From the listing below, retype exactly the line holding "scientific name: Aves", the line holding "genus: Odocoileus", and the lines between them; skip everything else.

=== Begin Enclosure ===

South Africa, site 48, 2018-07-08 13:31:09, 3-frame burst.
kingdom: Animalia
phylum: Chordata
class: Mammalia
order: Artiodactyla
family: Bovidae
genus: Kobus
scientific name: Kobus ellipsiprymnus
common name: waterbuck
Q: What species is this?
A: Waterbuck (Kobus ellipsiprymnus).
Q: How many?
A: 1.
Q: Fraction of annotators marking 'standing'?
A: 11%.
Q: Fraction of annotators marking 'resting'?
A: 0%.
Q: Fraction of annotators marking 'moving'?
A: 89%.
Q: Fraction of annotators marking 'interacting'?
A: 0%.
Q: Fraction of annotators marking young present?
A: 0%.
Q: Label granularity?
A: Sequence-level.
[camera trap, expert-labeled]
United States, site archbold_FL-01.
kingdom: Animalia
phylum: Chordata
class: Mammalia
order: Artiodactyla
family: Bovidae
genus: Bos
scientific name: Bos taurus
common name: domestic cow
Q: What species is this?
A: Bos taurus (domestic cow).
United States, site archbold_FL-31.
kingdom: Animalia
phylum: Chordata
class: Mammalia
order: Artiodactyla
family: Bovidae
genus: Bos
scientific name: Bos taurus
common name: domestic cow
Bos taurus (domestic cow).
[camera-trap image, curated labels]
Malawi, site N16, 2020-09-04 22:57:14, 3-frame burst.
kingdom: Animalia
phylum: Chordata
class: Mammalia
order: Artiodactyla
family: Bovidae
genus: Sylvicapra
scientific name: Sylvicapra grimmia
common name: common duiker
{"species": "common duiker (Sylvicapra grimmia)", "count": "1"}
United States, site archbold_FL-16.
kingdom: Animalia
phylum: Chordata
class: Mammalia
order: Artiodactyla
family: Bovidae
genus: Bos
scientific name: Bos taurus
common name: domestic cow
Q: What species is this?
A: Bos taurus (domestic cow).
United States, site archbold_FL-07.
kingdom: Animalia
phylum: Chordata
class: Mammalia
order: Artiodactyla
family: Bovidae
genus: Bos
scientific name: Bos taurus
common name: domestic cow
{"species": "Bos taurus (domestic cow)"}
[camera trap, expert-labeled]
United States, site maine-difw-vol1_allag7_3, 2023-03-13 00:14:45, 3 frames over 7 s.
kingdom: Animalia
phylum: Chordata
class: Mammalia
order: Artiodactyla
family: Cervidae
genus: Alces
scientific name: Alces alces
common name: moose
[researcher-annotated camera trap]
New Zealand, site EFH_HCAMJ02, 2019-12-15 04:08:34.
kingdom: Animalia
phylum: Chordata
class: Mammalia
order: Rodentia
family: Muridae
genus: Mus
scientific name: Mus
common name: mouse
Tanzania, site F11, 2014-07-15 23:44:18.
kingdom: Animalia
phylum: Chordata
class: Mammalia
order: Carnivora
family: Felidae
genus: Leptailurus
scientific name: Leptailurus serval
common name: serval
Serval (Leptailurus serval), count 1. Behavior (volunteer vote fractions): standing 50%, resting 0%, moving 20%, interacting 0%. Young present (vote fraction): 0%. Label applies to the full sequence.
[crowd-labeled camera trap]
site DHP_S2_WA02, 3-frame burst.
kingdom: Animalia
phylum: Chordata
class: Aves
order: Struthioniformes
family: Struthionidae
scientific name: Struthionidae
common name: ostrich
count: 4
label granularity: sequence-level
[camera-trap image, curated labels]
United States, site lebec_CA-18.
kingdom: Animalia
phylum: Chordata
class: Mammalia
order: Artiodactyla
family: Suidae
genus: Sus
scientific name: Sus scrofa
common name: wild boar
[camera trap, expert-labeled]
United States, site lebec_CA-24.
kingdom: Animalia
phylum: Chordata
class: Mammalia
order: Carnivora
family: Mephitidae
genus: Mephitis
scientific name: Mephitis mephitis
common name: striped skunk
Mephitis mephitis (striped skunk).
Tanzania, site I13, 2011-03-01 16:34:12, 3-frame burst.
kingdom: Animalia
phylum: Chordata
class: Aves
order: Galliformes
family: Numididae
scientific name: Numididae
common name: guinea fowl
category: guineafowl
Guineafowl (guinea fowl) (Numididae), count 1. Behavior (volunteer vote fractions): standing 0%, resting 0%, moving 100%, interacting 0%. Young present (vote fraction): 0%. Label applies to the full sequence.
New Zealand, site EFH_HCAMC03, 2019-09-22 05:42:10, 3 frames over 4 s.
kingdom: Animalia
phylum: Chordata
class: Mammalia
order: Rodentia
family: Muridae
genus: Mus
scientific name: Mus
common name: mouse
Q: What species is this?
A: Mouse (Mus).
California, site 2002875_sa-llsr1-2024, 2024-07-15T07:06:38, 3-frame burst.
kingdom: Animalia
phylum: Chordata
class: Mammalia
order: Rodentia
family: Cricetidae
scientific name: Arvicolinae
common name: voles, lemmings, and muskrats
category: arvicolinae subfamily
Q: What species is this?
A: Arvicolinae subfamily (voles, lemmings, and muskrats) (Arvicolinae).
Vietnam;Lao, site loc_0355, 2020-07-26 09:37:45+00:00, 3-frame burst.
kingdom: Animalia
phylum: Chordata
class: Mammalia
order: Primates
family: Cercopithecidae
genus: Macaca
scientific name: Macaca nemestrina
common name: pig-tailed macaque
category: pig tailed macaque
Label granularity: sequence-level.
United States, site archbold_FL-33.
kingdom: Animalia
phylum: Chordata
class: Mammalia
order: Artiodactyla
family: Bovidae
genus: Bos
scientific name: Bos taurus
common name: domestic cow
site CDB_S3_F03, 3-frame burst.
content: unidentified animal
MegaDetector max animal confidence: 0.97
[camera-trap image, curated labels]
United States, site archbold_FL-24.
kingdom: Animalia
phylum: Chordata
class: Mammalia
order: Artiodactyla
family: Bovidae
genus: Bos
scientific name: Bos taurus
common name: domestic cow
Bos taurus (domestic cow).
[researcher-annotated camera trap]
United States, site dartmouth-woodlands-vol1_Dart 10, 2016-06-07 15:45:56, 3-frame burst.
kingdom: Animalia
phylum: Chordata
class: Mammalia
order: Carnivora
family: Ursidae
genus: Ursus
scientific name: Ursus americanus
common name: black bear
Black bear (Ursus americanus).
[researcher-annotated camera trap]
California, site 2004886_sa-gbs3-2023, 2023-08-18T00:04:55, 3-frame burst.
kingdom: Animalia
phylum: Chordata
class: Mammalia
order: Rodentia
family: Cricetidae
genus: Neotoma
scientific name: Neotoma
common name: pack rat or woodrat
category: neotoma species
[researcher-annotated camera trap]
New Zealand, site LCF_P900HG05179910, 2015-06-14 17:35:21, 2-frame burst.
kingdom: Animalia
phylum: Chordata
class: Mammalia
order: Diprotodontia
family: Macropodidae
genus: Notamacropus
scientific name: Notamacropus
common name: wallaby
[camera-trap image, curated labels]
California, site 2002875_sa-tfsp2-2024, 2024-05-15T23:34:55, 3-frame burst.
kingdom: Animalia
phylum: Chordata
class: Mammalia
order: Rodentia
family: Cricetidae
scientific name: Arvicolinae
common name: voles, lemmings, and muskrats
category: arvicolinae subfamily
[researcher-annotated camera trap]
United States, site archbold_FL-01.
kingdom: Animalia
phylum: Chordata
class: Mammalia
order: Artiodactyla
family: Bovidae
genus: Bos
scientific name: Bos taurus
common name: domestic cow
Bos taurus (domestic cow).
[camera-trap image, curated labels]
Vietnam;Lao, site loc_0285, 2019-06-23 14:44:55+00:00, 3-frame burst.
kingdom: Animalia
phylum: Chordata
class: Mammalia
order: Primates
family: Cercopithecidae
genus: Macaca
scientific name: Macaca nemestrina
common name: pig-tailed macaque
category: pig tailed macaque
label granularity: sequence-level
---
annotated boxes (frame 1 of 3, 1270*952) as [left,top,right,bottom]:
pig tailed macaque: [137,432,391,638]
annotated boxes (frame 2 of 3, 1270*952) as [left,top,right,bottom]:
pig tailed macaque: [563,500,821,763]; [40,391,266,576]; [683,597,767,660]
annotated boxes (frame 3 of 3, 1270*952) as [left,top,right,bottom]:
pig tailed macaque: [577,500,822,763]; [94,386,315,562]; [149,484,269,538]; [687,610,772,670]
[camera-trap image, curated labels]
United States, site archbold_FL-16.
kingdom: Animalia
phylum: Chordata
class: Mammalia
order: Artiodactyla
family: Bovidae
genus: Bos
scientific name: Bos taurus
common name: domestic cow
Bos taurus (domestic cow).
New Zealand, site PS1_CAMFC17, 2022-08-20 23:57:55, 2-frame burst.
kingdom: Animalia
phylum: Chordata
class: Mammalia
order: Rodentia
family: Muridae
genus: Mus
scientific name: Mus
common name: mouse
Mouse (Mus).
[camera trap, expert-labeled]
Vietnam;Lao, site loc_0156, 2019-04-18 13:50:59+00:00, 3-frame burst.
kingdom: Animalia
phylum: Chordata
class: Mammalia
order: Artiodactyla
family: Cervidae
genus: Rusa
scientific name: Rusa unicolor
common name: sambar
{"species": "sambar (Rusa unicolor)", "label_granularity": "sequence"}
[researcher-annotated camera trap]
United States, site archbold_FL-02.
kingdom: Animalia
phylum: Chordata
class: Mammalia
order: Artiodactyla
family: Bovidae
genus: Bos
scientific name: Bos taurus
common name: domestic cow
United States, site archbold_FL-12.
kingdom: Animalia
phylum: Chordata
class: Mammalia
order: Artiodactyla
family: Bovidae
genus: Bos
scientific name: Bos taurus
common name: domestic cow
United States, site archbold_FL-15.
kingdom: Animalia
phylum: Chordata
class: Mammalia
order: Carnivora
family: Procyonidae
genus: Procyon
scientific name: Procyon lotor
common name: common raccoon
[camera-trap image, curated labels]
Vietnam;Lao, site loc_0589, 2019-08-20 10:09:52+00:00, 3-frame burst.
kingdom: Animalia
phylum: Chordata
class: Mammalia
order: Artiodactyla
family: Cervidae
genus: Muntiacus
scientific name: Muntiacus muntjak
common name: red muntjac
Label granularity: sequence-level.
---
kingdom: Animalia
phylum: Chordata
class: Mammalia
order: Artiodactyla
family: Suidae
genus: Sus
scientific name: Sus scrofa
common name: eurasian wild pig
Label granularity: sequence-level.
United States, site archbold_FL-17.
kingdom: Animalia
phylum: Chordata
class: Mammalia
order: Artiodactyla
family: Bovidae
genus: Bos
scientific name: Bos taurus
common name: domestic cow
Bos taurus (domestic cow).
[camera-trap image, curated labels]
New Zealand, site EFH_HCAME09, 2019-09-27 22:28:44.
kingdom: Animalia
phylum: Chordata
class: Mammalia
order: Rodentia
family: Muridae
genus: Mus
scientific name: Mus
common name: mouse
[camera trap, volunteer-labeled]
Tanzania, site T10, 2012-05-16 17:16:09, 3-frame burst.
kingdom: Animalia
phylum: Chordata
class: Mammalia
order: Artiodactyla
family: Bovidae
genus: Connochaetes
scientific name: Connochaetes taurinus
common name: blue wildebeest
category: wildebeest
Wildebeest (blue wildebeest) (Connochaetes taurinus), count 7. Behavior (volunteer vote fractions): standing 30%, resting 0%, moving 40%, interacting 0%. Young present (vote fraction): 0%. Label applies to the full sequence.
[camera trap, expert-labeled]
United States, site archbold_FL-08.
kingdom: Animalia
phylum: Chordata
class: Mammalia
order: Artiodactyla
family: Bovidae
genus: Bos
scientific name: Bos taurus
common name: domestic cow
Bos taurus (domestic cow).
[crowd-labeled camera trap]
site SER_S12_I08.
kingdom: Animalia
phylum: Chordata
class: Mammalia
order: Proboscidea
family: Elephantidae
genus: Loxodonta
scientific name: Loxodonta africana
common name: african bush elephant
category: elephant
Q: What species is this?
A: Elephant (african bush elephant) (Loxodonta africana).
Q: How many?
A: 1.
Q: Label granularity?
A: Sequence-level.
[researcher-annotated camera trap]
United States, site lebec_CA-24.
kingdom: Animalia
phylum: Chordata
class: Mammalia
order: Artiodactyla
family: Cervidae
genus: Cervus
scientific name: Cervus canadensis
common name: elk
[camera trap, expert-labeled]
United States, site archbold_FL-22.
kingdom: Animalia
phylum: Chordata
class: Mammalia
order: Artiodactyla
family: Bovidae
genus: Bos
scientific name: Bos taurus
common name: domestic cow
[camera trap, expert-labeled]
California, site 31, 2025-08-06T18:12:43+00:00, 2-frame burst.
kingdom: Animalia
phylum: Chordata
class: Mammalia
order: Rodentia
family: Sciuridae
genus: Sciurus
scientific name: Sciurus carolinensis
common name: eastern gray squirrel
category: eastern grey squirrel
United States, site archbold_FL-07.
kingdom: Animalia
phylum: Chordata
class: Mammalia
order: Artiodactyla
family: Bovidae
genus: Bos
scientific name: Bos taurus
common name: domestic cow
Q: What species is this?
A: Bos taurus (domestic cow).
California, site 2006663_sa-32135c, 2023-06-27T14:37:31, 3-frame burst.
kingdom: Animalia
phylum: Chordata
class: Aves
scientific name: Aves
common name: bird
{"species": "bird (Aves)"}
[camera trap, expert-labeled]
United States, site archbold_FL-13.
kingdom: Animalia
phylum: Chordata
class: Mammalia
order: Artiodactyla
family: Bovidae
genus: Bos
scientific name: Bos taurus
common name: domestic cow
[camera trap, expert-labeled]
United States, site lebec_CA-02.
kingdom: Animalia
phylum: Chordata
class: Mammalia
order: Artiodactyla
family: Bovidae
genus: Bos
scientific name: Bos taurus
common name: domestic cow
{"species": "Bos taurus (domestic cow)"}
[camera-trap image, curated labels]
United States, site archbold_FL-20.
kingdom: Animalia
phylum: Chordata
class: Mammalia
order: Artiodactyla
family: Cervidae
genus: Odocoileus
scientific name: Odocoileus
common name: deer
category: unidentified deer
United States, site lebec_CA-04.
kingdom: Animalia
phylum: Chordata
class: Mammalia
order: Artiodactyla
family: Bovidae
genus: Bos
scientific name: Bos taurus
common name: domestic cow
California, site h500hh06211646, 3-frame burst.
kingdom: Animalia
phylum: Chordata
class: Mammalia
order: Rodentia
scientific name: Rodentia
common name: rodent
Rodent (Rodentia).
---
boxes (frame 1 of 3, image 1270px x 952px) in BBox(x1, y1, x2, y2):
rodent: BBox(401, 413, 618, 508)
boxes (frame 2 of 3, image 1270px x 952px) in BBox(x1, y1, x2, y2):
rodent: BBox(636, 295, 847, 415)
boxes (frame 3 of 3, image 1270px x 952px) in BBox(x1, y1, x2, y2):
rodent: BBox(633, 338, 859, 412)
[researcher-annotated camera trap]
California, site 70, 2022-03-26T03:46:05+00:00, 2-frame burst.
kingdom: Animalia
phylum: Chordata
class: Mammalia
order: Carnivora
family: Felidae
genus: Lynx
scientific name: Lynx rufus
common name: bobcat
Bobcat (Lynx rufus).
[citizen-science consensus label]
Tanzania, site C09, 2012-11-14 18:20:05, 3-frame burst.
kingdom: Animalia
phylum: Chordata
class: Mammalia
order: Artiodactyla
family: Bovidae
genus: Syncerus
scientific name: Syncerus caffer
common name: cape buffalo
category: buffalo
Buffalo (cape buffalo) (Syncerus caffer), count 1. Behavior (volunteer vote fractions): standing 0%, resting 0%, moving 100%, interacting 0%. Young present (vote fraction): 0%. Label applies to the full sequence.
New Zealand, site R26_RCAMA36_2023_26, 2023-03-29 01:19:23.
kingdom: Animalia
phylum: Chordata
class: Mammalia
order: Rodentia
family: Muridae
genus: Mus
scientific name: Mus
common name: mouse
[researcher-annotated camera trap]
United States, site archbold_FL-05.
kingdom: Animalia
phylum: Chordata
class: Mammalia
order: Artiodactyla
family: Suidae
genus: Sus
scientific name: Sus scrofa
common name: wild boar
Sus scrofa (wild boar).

=== End Enclosure ===

→ Answer section:
scientific name: Aves
common name: bird
{"species": "bird (Aves)"}
[camera trap, expert-labeled]
United States, site archbold_FL-13.
kingdom: Animalia
phylum: Chordata
class: Mammalia
order: Artiodactyla
family: Bovidae
genus: Bos
scientific name: Bos taurus
common name: domestic cow
[camera trap, expert-labeled]
United States, site lebec_CA-02.
kingdom: Animalia
phylum: Chordata
class: Mammalia
order: Artiodactyla
family: Bovidae
genus: Bos
scientific name: Bos taurus
common name: domestic cow
{"species": "Bos taurus (domestic cow)"}
[camera-trap image, curated labels]
United States, site archbold_FL-20.
kingdom: Animalia
phylum: Chordata
class: Mammalia
order: Artiodactyla
family: Cervidae
genus: Odocoileus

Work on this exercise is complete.